At Z-hour, when it was finally decided the outbreak could no longer be controlled and a state of worldwide emergency was declared, and depending on whether or not I was still alive, I'd round up my surviving friends and family and we'd arm ourselves with household weapons before stealing a decent sized people carrier and head to the nearest Tesco for supplies.

 

Incase food was contaminated, we'd stock up on whatever we could if the store hadn't been cleaned out already. Stuff like cricket bats and white shirts/red ties to put around our heads, tinned foods, a few recent Blu-ray release.

 

I wouldn't travel with anyone holding a gun.

 

Before we left, we'd listen to any plans anyone had and vote on the best course of action.

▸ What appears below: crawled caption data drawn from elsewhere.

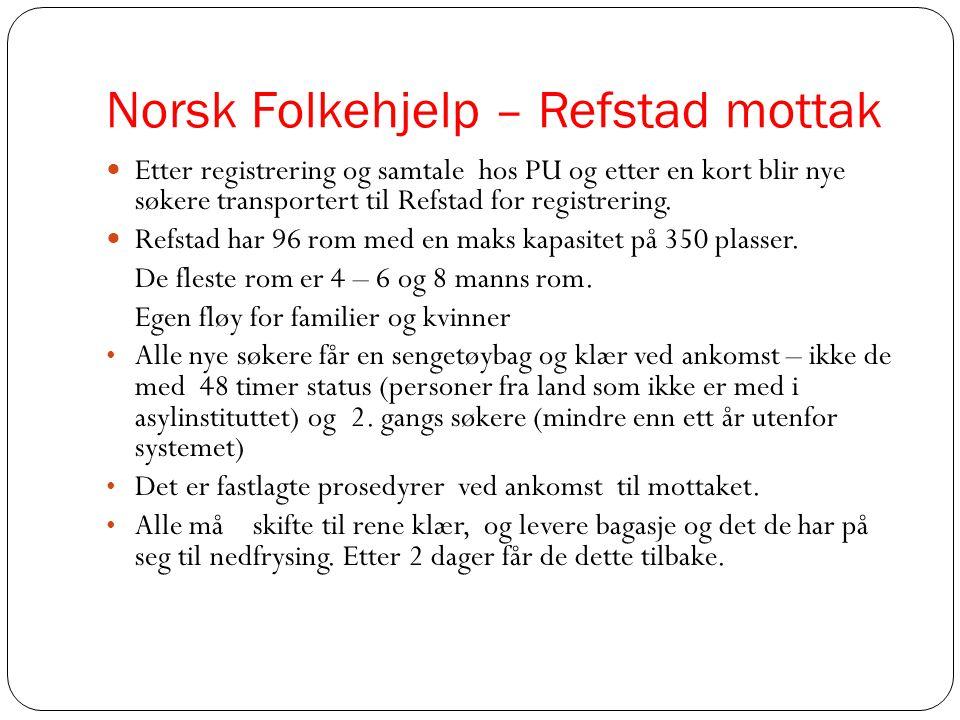 Norsk Folkehjelp – Refstad mottak  Etter registrering og samtale hos PU og etter en kort blir nye søkere transportert til Refstad for registrering. 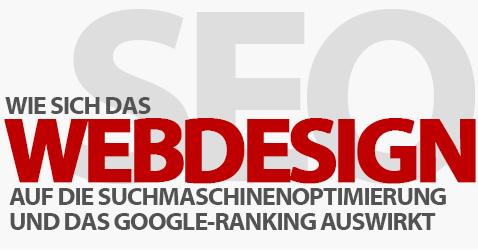 Wie wirkt sich Webdesign auf SEO und das Google-Ranking aus?
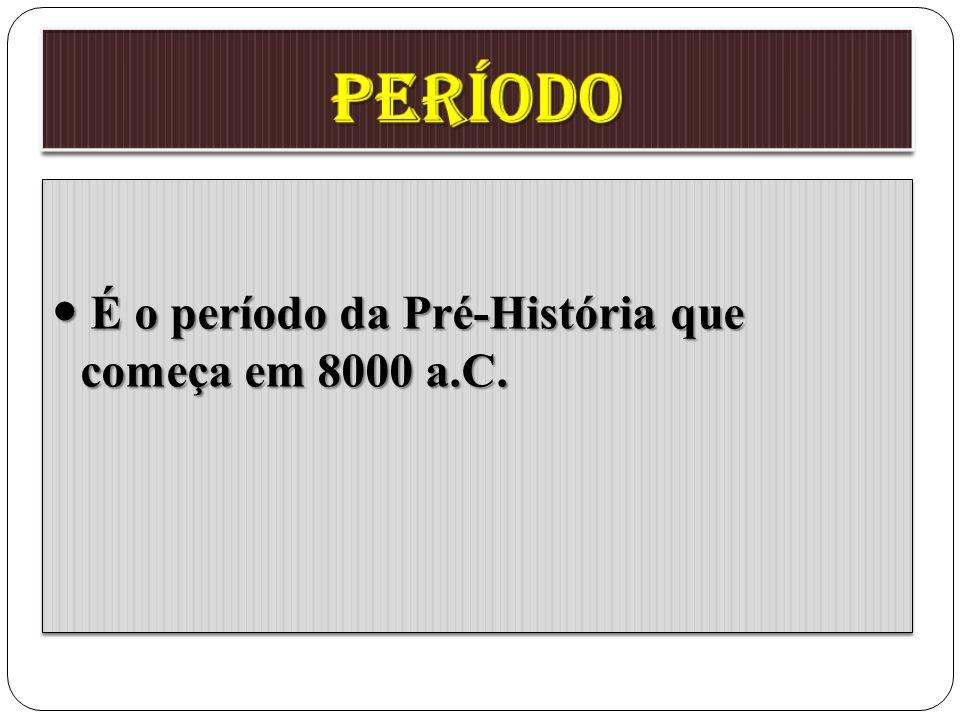 período  É o período da Pré-História que começa em 8000 a.C.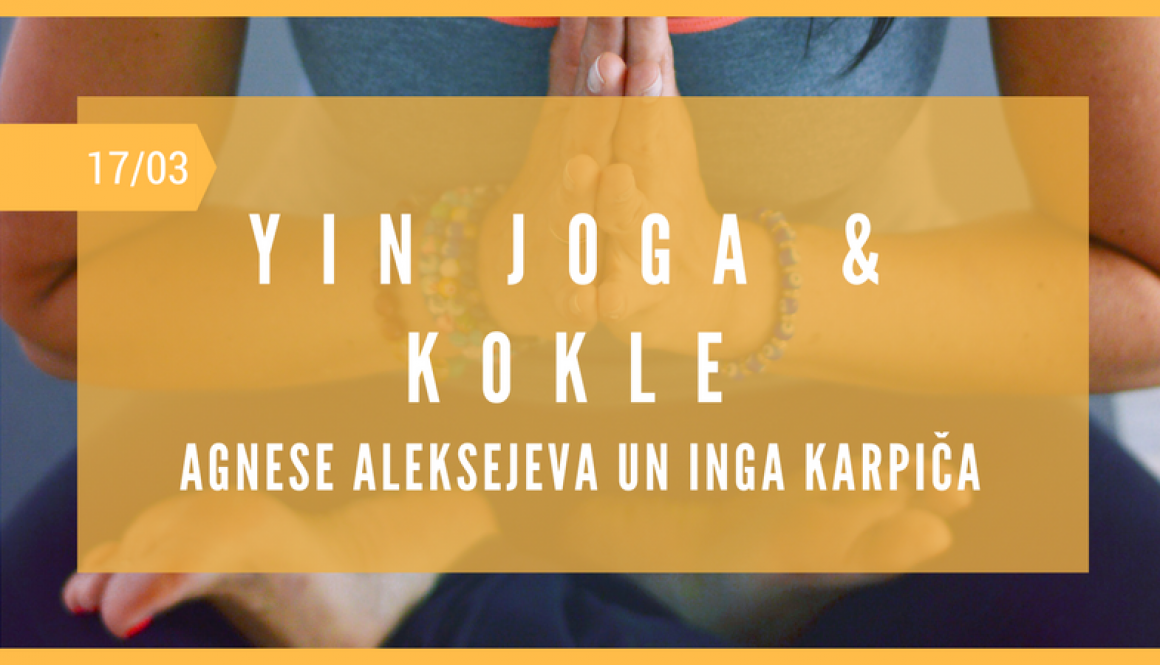 YIN JOGA & KOKLE & MANTRAS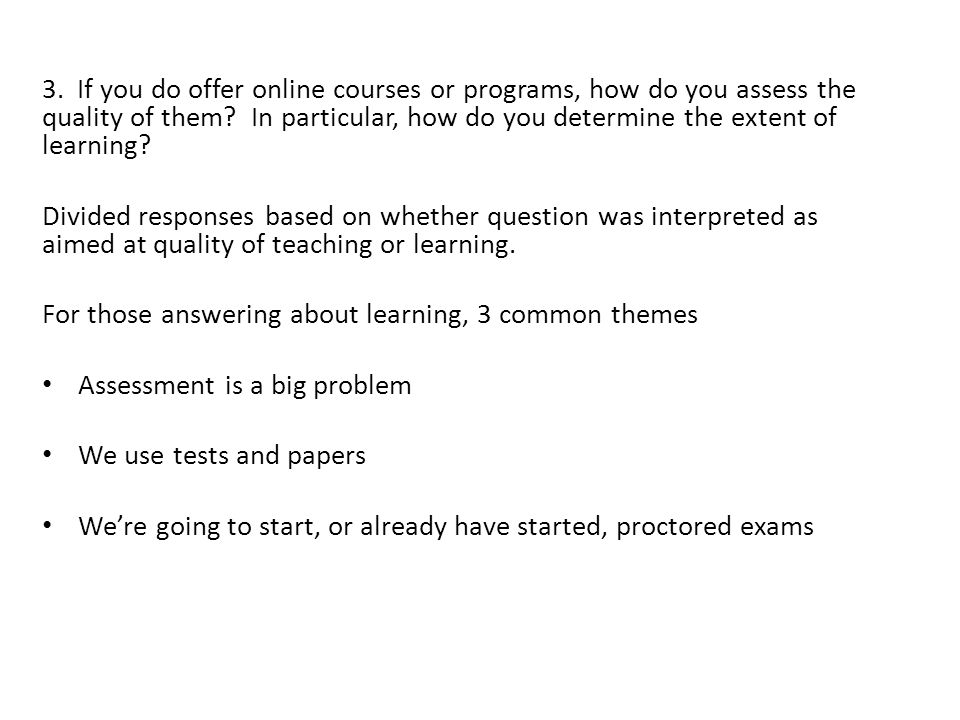 3. If you do offer online courses or programs, how do you assess the quality of them.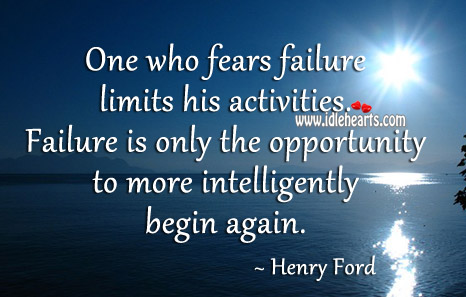 One who fears failure limits his activities. Image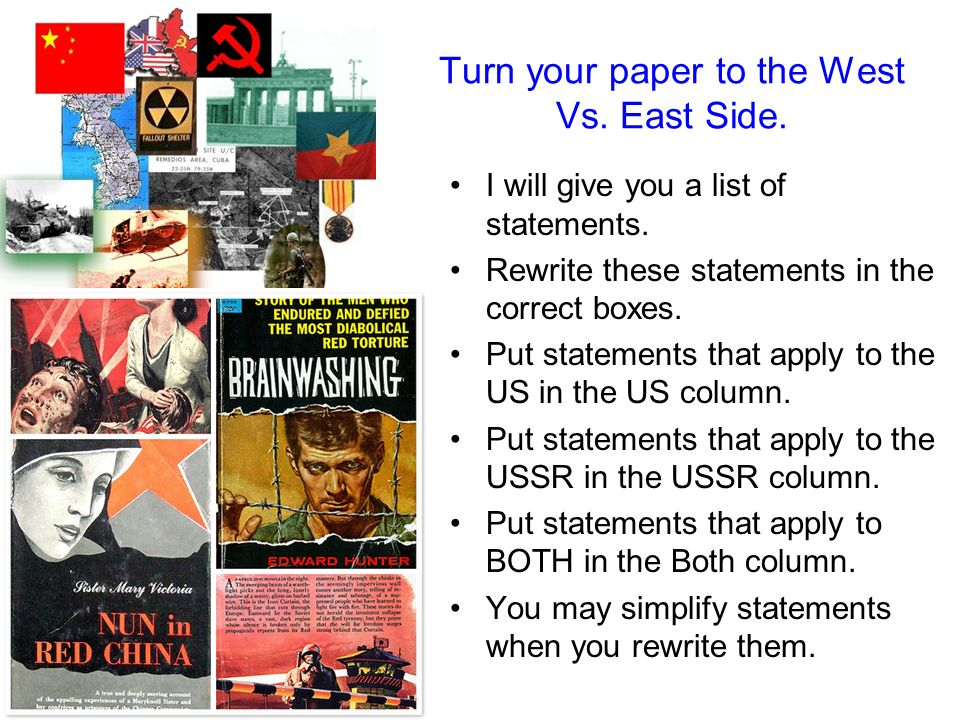 Turn your paper to the West Vs. East Side. I will give you a list of statements. Rewrite these statements in the correct boxes. Put statements that ap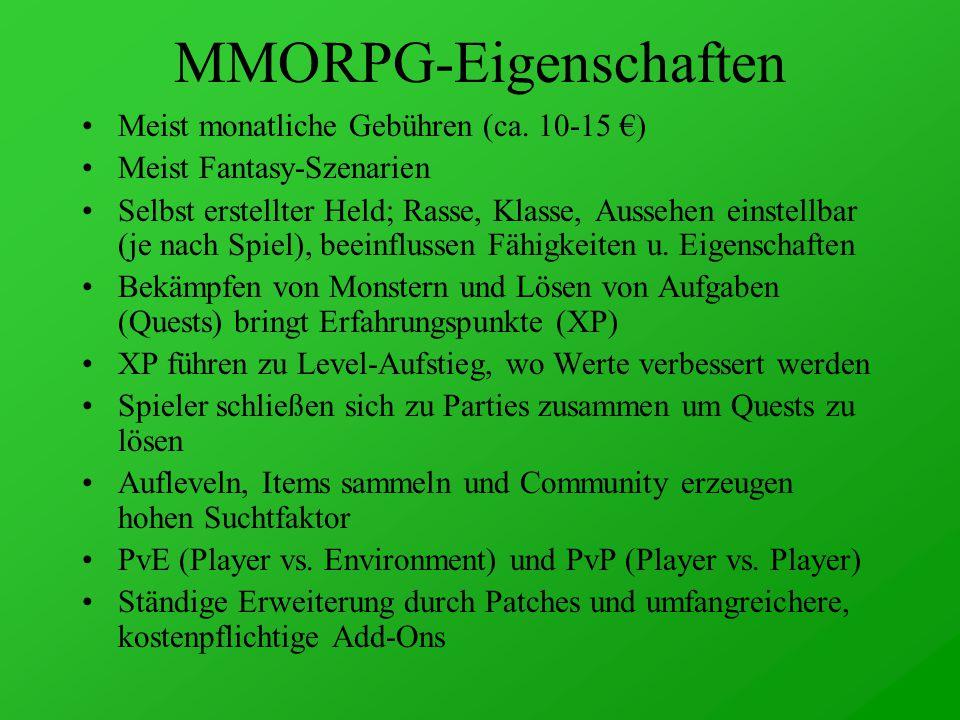 MMORPG-Eigenschaften Meist monatliche Gebühren (ca.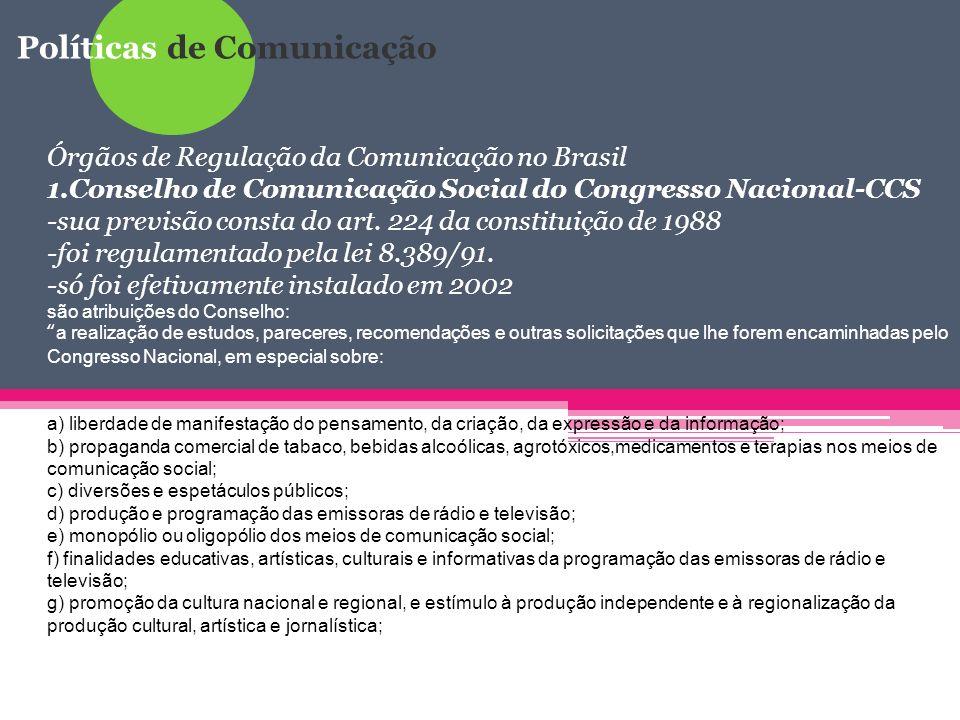 Políticas de Comunicação Aula 04 – Políticas Públicas de Comunicação Órgãos de Regulação da Comunicação no Brasil 1.Conselho de Comunicação Social do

I could well get overruled at this point, but my suggestion would and always will be as follows:

 

We head north, to Scotland by road. Those who drive take shifts, those who don't keep watch at night. When we reach Scotland, we hold up until clear weather and make by boat to the Shetland Islands hoping the outbreak hasn't reached there.

 

Shetland is perfect. Isolated from the mainland but reachable if need be. Zombie outbreak would not have likely reached there, and if it had it could probably be controlled. I doubt zombies can swim to Shetland.

 

I think maybe if birds became infected we could have a problem with them coming to the island. I bet seagulls are everywhere. I need to come up with an idea for them.

 

We'd set up in the Shetland islands and ensure we were safe, groups of four going back to the mainland every two weeks or when weather permitted to collect supplies. Nobody would be forced to go if they didn't want to. In winter, we'd go heaver handed and more rarely due to the rough sea conditions.

 

We'd probably having to spread out further into the mainland for food as the years went on. I don't know how long this could last, but I'm convinced this is the best way to survive as long as possible.

 

Then... we'd keep living. One day at a time. Never forgetting.

 

This is of course assuming it's a regular zombie outbreak and not some airbourne virus. There are other plans for other outbreaks.

 

Pretty sure the people of Shetland would have something to say about that. You talk about it as if its free to be claimed by whoever decides to go.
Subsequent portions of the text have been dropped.